Por su parte, dice Augier:

La Calzada de Jesús del Monte, como se sabe, es una de las más importantes vías de la ciudad. Debe su denominación –según el historiador Emilio Roig de Leuchsenring– “a la ermita, luego parroquia, de ese nombre, situada sobre una eminencia, a la vera de dicha calzada, en lo que era primitivamente un caserío separado de la ciudad”. Se inicia en la llamada Esquina de Tejas, donde termina la Calzada de Infanta y confluyen las del Monte y del Cerro.

La Calzada de Jesús del Monte es muy extensa y en sus extremos, “a la altura del llamado Barrio Azul se bifurca con los ramales que conducen a Managua y a Bejucal”. Actualmente su nombre oficial es Calzada de Diez de Octubre, y comunica con la ciudad los populosos barrios del sur: Víbora, Santos Suárez, Lawton, parte de Luyanó, Los Pinos, Arroyo Naranjo, etcétera.

Se trata de una avenida de mucha personalidad propia, por su caprichoso trazado, serpeante y en ascenso y descenso: por la abigarrada arquitectura de las casas que la escoltan –donde predominan columnas y portales–, sus establecimientos comerciales y el profuso y continuo tránsito de vehículos y transeúntes.[16]

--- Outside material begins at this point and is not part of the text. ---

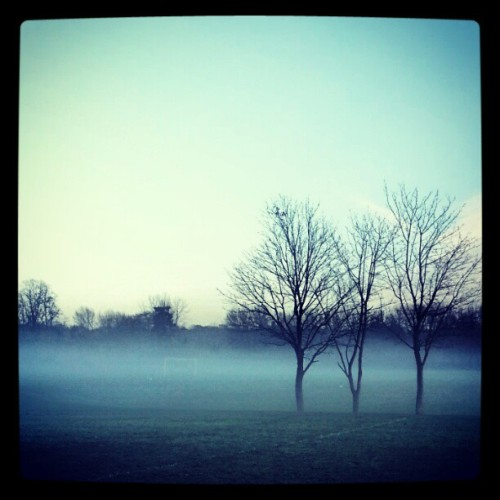 Misty #mist #fog #trees #park #nature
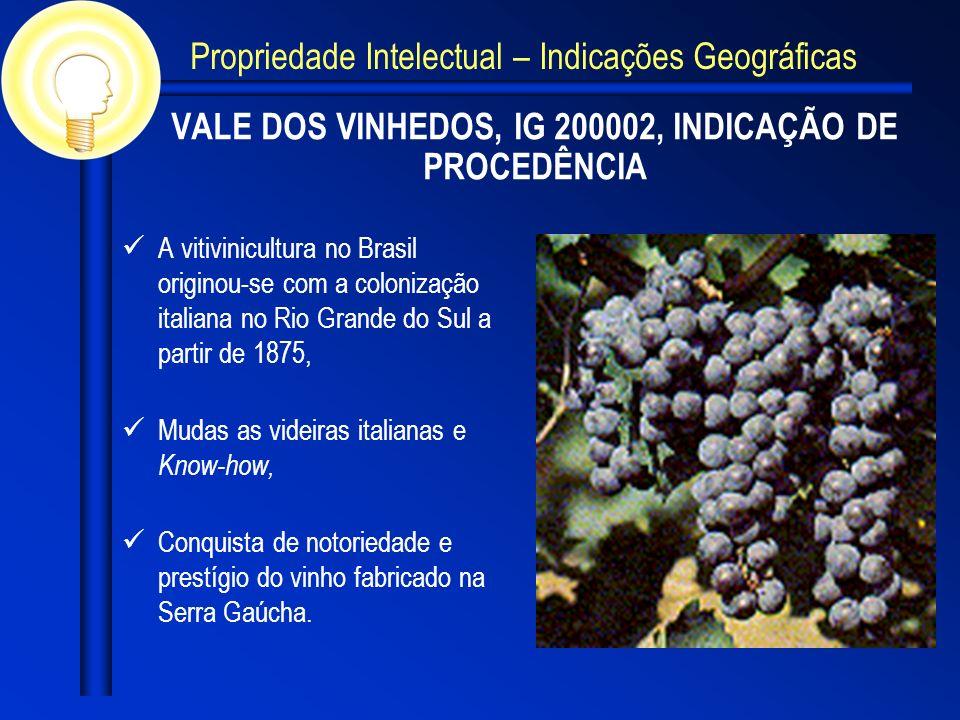 VALE DOS VINHEDOS, IG 200002, INDICAÇÃO DE PROCEDÊNCIA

En el poemario aparecen, o se alude a algunos lugares concretos de la ciudad: la propia Calzada de Jesús del Monte, por supuesto, o la Calzada de Luyanó, Santiago de las Vegas, “El paso de Agua Dulce”… Aunque no son muchos. Más que lugares exactos, concretos, encontramos, sobre todo, esos otros elementos más abstractos que, por eso mismo, representan, o pueden representar, diversos sitios de la Calzada y de La Habana; varios, símbolos de la cubanía, o de la habaneridad (si así puede llamarse), como las mamparas o la propia penumbra. Mencionemos y exploremos otros tres, que también se hallan en el poemario y que son muy representativos de la ciudad de La Habana; así, los portales, a los que se dedica un poema en el libro, presentados como “portales profundos, que nunca fueron el umbral venturoso de la siesta […] sino que arden hacia dentro como los ojos blancos de los ángeles”. Y luego, las columnas, también protagonistas de un poema; columnas que, como escribiera Carpentier, constituyen “una de las singulares constantes del estilo habanero”,[17] esa que le da su principal distinción, pues hablamos de una ciudad que se caracteriza por “la increíble profusión de columnas”, de una ciudad que es “emporio de columnas, selva de columnas, columnata infinita”.[18] En el poemario, las columnas aparecen en numerosas ocasiones, bien como “distraídas y grandes en su calma” (“El Primer Discurso”); o “impasibles en su agobiada pesadumbre, altas” (“El Segundo Discurso”); o “en procesión muy lenta”, figurando “el reposo”; o sosteniendo “cuán poderosamente / la combada techumbre del día jueves” (“Las columnas”). Y, por último, la reja, que se vuelve verja en el poemario de Diego y que encontramos varias veces, como en el último poema, “Oigamos, calle mía…”: “Y mis antiguos gestos escucho ciegamente / que las tranquilas verjas de cada tarde cimbran”.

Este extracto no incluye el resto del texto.